### Exercise details
Reformat the listing below as a numbered list with one entry per line, omitting blank lines and excluding the pictures from the output.

------ Dataset records

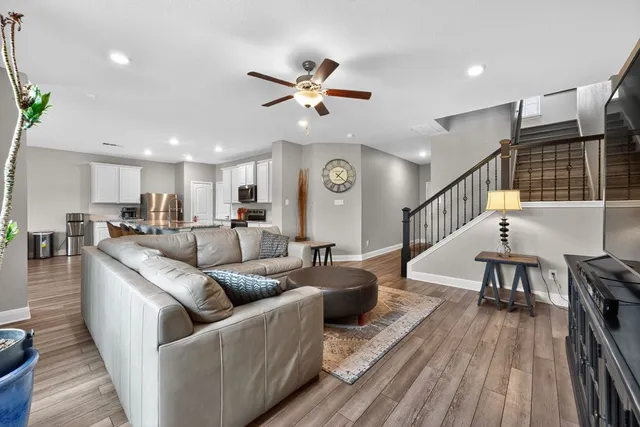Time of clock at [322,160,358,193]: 1:21
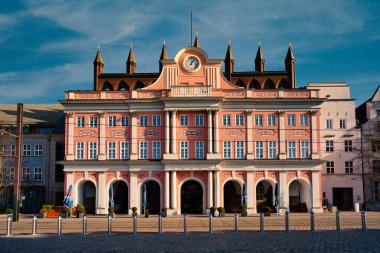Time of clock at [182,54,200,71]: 12:05
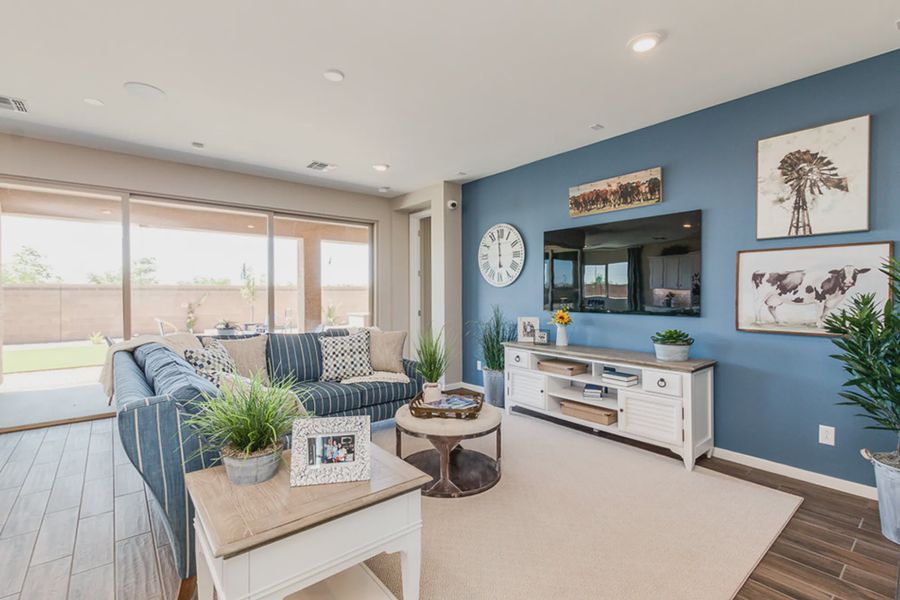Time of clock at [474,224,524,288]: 5:59
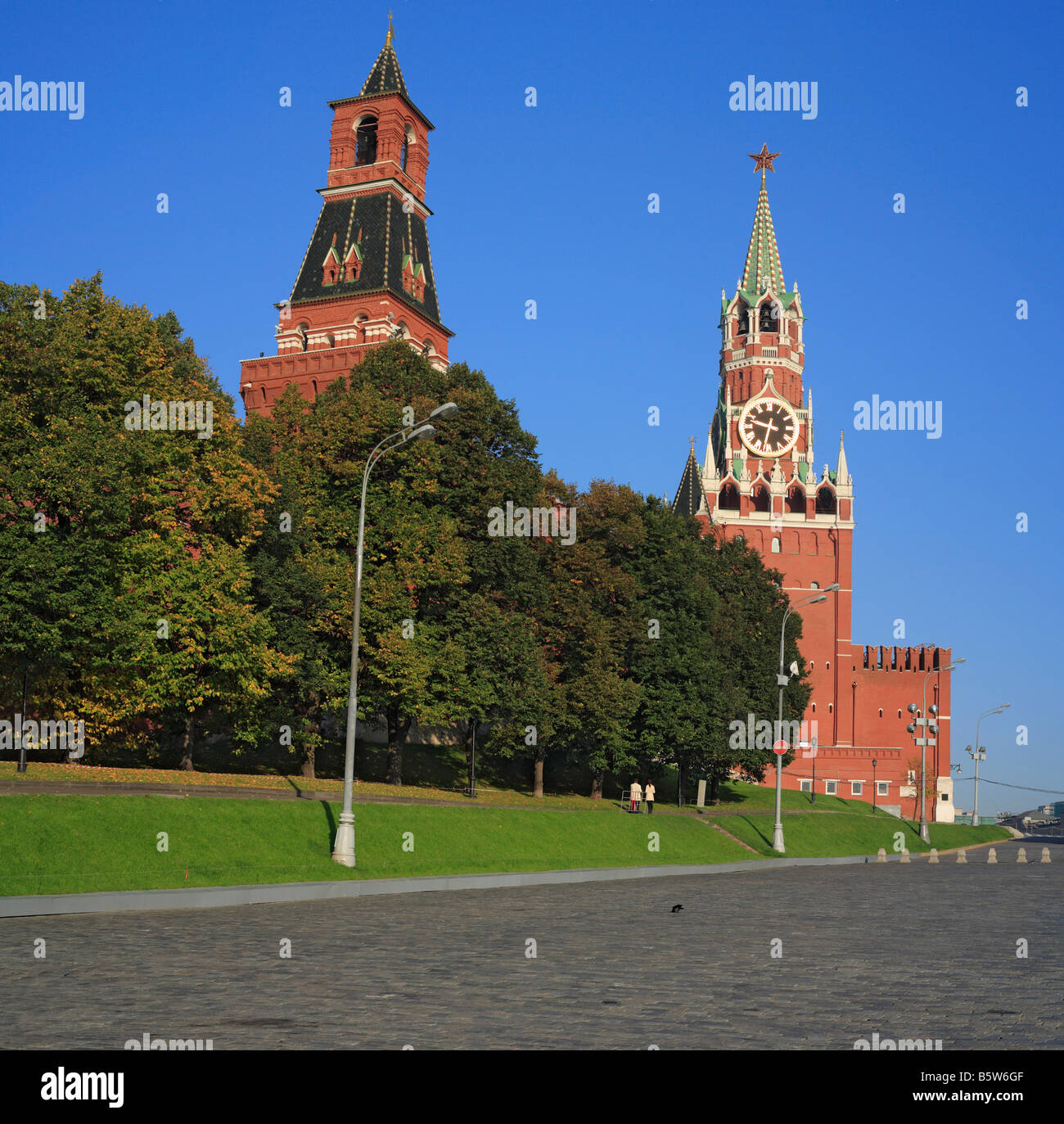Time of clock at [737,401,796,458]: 9:32
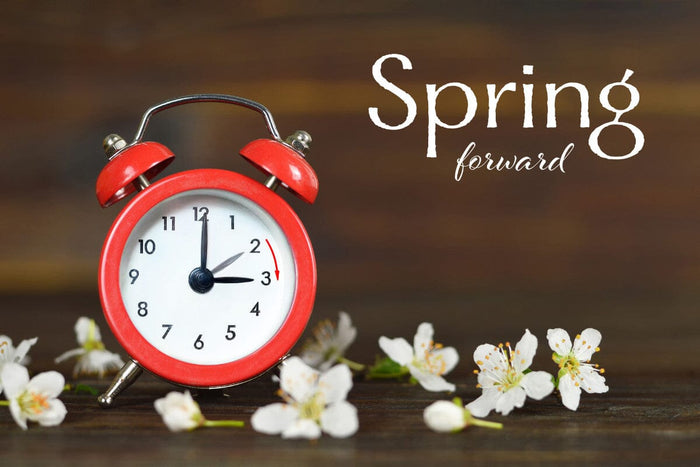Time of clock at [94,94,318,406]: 3:01
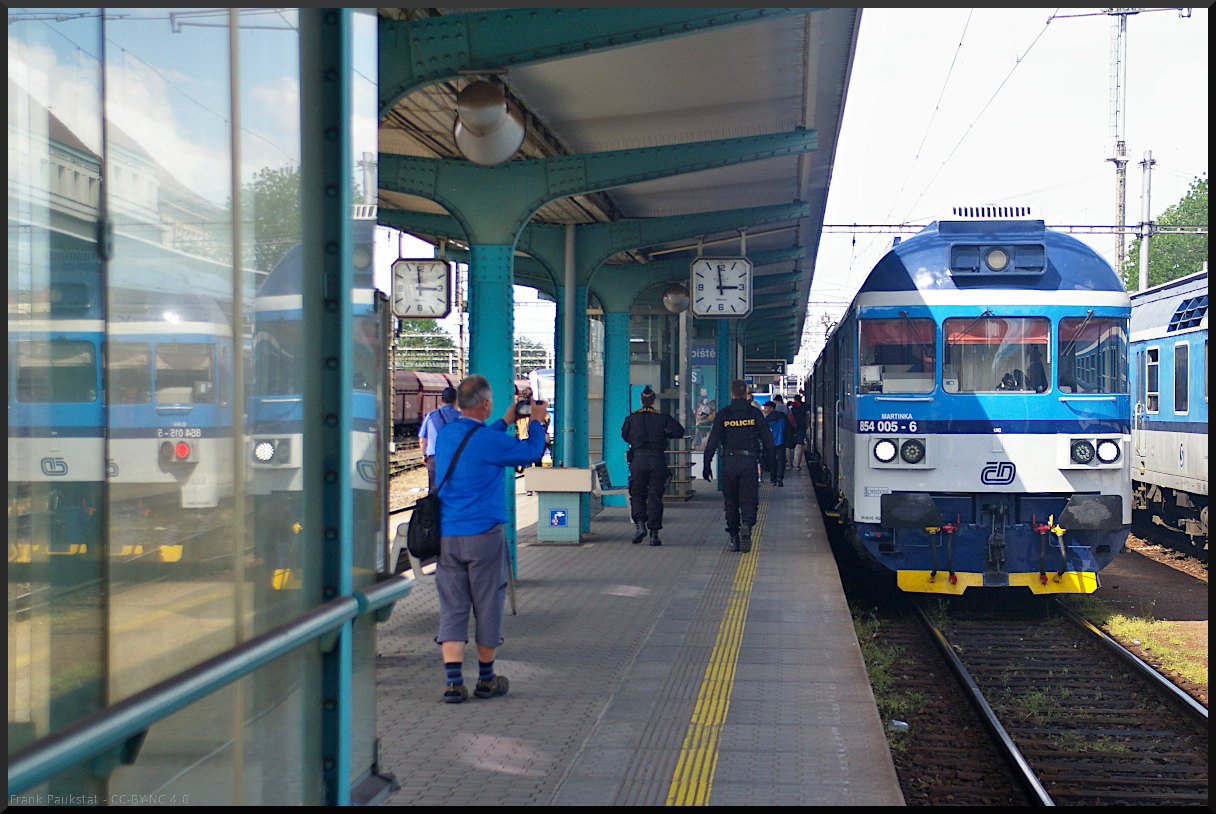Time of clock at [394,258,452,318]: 2:59
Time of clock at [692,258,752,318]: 2:58
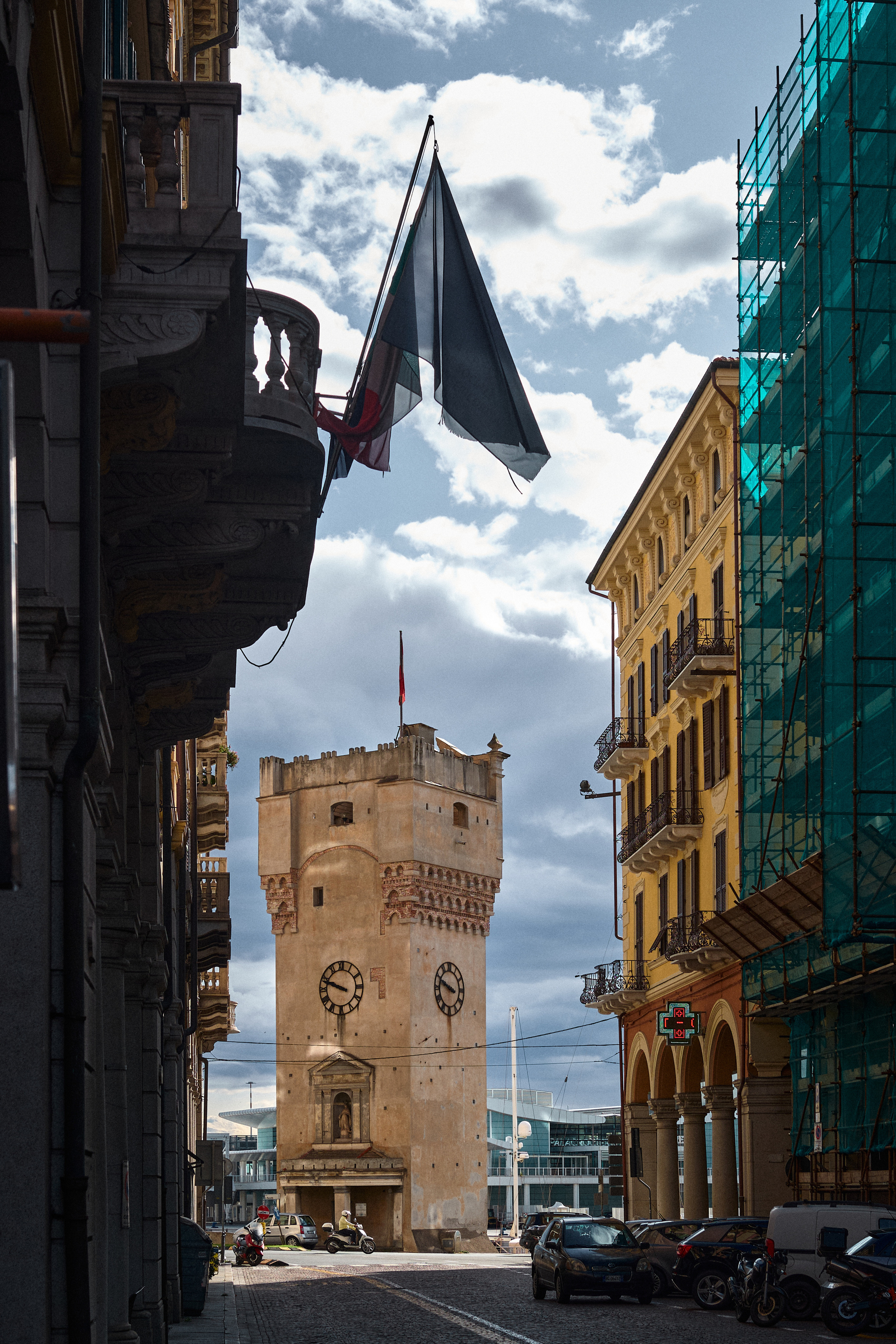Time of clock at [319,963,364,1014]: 9:48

------------

### In response
1. Time of clock at [322,160,358,193]: 1:21
2. Time of clock at [182,54,200,71]: 12:05
3. Time of clock at [474,224,524,288]: 5:59
4. Time of clock at [737,401,796,458]: 9:32
5. Time of clock at [94,94,318,406]: 3:01
6. Time of clock at [394,258,452,318]: 2:59
7. Time of clock at [692,258,752,318]: 2:58
8. Time of clock at [319,963,364,1014]: 9:48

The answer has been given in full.